Given request a — Below, the article titled "Make Contracts" includes a class named SomeClass. List every field, constructor, and method of that class that is declared with the keyword private or public, with its modifier.

Text excerpt —

┌──

Make Contracts
Encapsulating your code is far more than just making all variables private and adding public getters and setters to control their state; it's about taking control of all manipulations of your own state. It's about freedom.
Suppose, for example, that we want to give a number of objects of different
classes a unique identifier. Say we have to put identifiers on a number of
car parts of different types in a car factory. Each object (car part) must
have its own identifier and there may be many classes (kinds) of objects.
Solution I
One obvious solution is to give each class its own range of int identifiers:
class SomeClass
{
//assign an initial identifier value
//for the range of identifers
//to be used by instances of this class
private static int identifierNumber = xxxx;
//declare my identifier
private int identifier;
public SomeClass()
{
/*
Set my identifier and do other constructor stuff.
*/
identifier = identifierNumber++;
//other constructor code...
}
public int getIdentifier()
{
/*
Tell the world what my identifier is.
*/
return identifier;
}
public void setIdentifier(int identifier)
{
/*
Let the world reset my identifier.
*/
this.identifier = identifier;
}
//other code to implement SomeClass's behavior...
}
This solution might look quite reasonable to a C programmer, but it is in fact very bad code. (Which might explain why C programs are so notoriously buggy...)
First, SomeClass
has no real control over its identifiers,
even though identifer
is private,
since its setIdentifier()
method is public---which
means that any other object could alter identifier
at any time.

└──

Data shown —

┌──

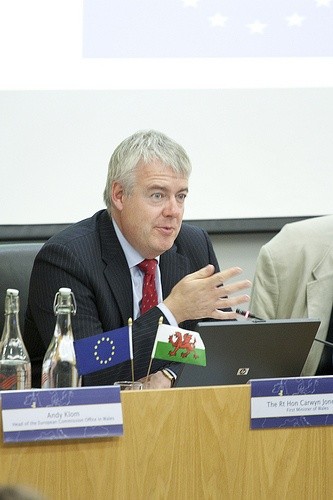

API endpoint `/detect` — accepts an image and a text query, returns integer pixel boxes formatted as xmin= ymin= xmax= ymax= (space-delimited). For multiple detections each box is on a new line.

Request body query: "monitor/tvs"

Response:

└──
┌──

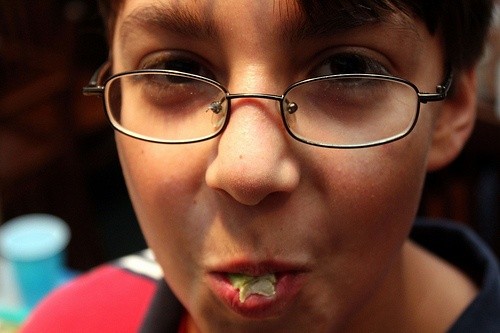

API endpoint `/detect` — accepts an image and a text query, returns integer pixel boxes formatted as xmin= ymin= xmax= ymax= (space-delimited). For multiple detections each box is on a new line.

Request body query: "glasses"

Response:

└──

Given request b — Count the lines in the entries above that contain the string "body", and give only that number.

Task result a —
- private static int identifierNumber
- private int identifier
- public SomeClass()
- public int getIdentifier()
- public void setIdentifier(int identifier)

Task result b — 2